Directions » In the entries below, find the line with "gtag('config', 'UA-128988061-1');" and the line with "<nav class='mdl-navigation mdl-layout--large-screen-only'>". Reproduce those two lines and every line between them exactly, and nothing more.

Task material »
++++
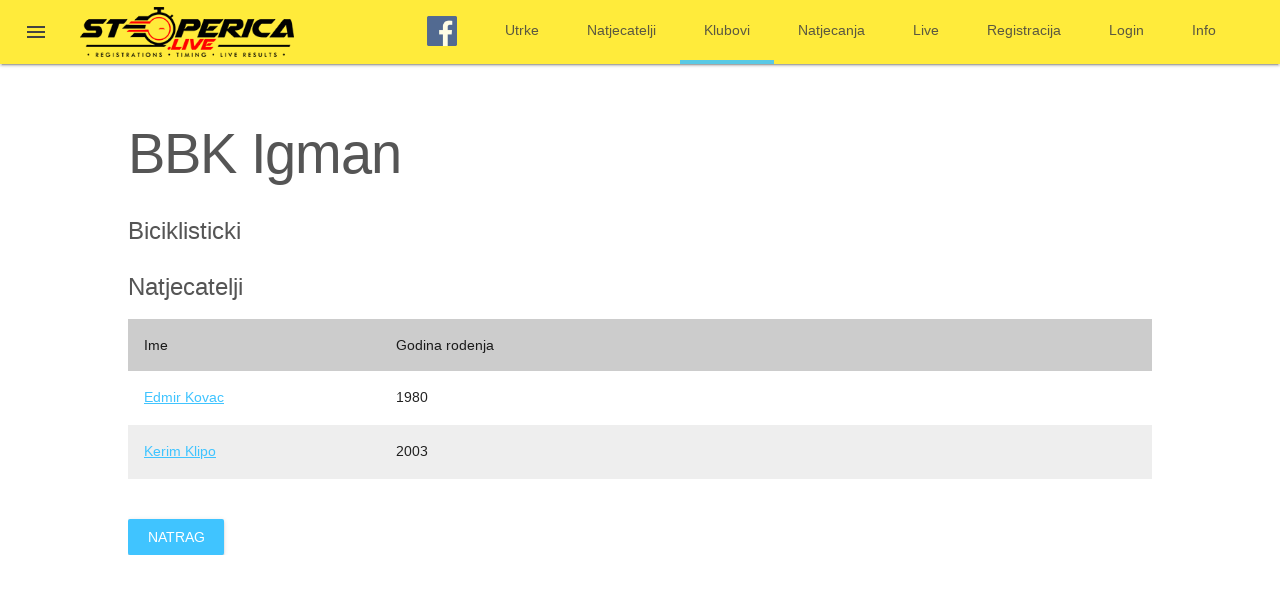

--- FILE ---
content_type: text/html; charset=utf-8
request_url: https://www.stoperica.live/clubs/457
body_size: 1623
content:
<!DOCTYPE html>
<html>
<head>
<meta content='text/html; charset=UTF-8' http-equiv='Content-Type'>
<meta content='width=device-width, initial-scale=1.0' name='viewport'>
<title>Stoperica.live | Timing Service</title>
<meta name="csrf-param" content="authenticity_token" />
<meta name="csrf-token" content="Xj1mTYRfLVlVpP0T3QAa5WsJQWslY0sCexUA6dqoDNqqCXkczii0p4+MZ3ZgL8niWpPJ7RcB11dloAGKCMwKOw==" />
<link rel="stylesheet" media="all" href="/assets/application-6f7fd84668a22e3e7eaa00851c46bacea20dce49077846300063d9a665db3209.css" data-turbolinks-track="reload" />
<script src="/assets/application-d5e41181b1562df37ee44ad0ba596732e013f43fea45dee246b499c05adeb633.js" data-turbolinks-track="reload"></script>
<link rel="shortcut icon" type="image/x-icon" href="/assets/favicon-0e97d00e6e4b7866f14a4f590fd0a45fa6c871ea7cde5d147388c790eeb82caf.png" />
<script async src='https://www.googletagmanager.com/gtag/js?id=UA-128988061-1'></script>
<script>
  window.dataLayer = window.dataLayer || [];
  function gtag(){dataLayer.push(arguments);}
  gtag('js', new Date());
  gtag('config', 'UA-128988061-1');
</script>
</head>
<body>
<div class='mdl-layout mdl-js-layout mdl-layout--fixed-header'>
<header class='mdl-layout__header'>
<div class='mdl-layout__header-row'>
<a class='mdl-layout-title' href='/'>
<img height="50" src="/assets/logo-95962628fad805a1b189899c6571cbf98a2656ad879ea7c09d450c1196d894ce.png" alt="Logo" />
</a>
<div class='mdl-layout-spacer'></div>
<nav class='mdl-navigation mdl-layout--large-screen-only'>
<a target="_blank" class="mdl-navigation__link" href="https://www.facebook.com/stoperica.live/"><img alt="Facebook" src="/assets/facebook_icon-fabdedc16ad80e36aa4fe321fd3e15a06af79eff5d132833e35c7f1aeb1fa128.png" width="30" height="30" />
</a><a class='mdl-navigation__link' href='/races'>Utrke</a>
<a class='mdl-navigation__link' href='/racers'>Natjecatelji</a>
<a class='mdl-navigation__link' href='/clubs'>Klubovi</a>
<a class='mdl-navigation__link' href='/natjecanja'>Natjecanja</a>
<a class='mdl-navigation__link' href='/live'>Live</a>
<a class='mdl-navigation__link' href='/racers/new'>Registracija</a>
<a class='mdl-navigation__link' href='/racers/login'>Login</a>
<a class='mdl-navigation__link' href='/info'>Info</a>
</nav>
</div>
</header>
<div class='mdl-layout__drawer'>
<a class='mdl-layout-title' href='/'>
<img height="35" src="/assets/logo-95962628fad805a1b189899c6571cbf98a2656ad879ea7c09d450c1196d894ce.png" alt="Logo" />
</a>
<nav class='mdl-navigation'>
<a target="_blank" class="mdl-navigation__link" href="https://www.facebook.com/stoperica.live/"><img alt="Facebook" src="/assets/facebook_icon-fabdedc16ad80e36aa4fe321fd3e15a06af79eff5d132833e35c7f1aeb1fa128.png" width="30" height="30" />
</a><a class='mdl-navigation__link' href='/races'>Utrke</a>
<a class='mdl-navigation__link' href='/racers'>Natjecatelji</a>
<a class='mdl-navigation__link' href='/clubs'>Klubovi</a>
<a class='mdl-navigation__link' href='/natjecanja'>Natjecanja</a>
<a class='mdl-navigation__link' href='/live'>Live</a>
<a class='mdl-navigation__link' href='/racers/new'>Registracija</a>
<a class='mdl-navigation__link' href='/racers/login'>Login</a>
<a class='mdl-navigation__link' href='/info'>Info</a>
</nav>
</div>
<main class='mdl-layout__content'>
<div class='page-content'>
<p class='notice'>

</p>
<h1>
BBK Igman
</h1>
<h4 class='is-capitalized'>
biciklisticki
</h4>
<h4>Natjecatelji</h4>
<div class='mdl-grid is-heading'>
<div class='mdl-cell mdl-cell--3-col mdl-cell--2-col-phone'>Ime</div>
<div class='mdl-cell mdl-cell--3-col mdl-cell--2-col-phone'>Godina rodenja</div>
</div>
<div class='mdl-grid'>
<div class='mdl-cell mdl-cell--3-col mdl-cell--2-col-phone'>
<a href="/racers/4413"><span class='va-tb'>
Edmir Kovac
</span>
</a></div>
<div class='mdl-cell mdl-cell--3-col mdl-cell--2-col-phone'>1980</div>
</div>
<div class='even mdl-grid'>
<div class='mdl-cell mdl-cell--3-col mdl-cell--2-col-phone'>
<a href="/racers/4171"><span class='va-tb'>
Kerim Klipo
</span>
</a></div>
<div class='mdl-cell mdl-cell--3-col mdl-cell--2-col-phone'>2003</div>
</div>
<br>
<br>
<a class="mdl-button mdl-js-button mdl-button--raised mdl-button--accent mdl-js-ripple-effect" href="/clubs">Natrag</a>

</div>
</main>
</div>
</body>
</html>
<script>
  document.querySelectorAll('.mdl-navigation__link').forEach(a => {
    a.classList.remove('is-active');
    if (window.location.href.includes(a.href)) a.classList.add('is-active');
  });
</script>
++++
Answer to this problem »
  gtag('config', 'UA-128988061-1');
</script>
</head>
<body>
<div class='mdl-layout mdl-js-layout mdl-layout--fixed-header'>
<header class='mdl-layout__header'>
<div class='mdl-layout__header-row'>
<a class='mdl-layout-title' href='/'>
<img height="50" src="/assets/logo-95962628fad805a1b189899c6571cbf98a2656ad879ea7c09d450c1196d894ce.png" alt="Logo" />
</a>
<div class='mdl-layout-spacer'></div>
<nav class='mdl-navigation mdl-layout--large-screen-only'>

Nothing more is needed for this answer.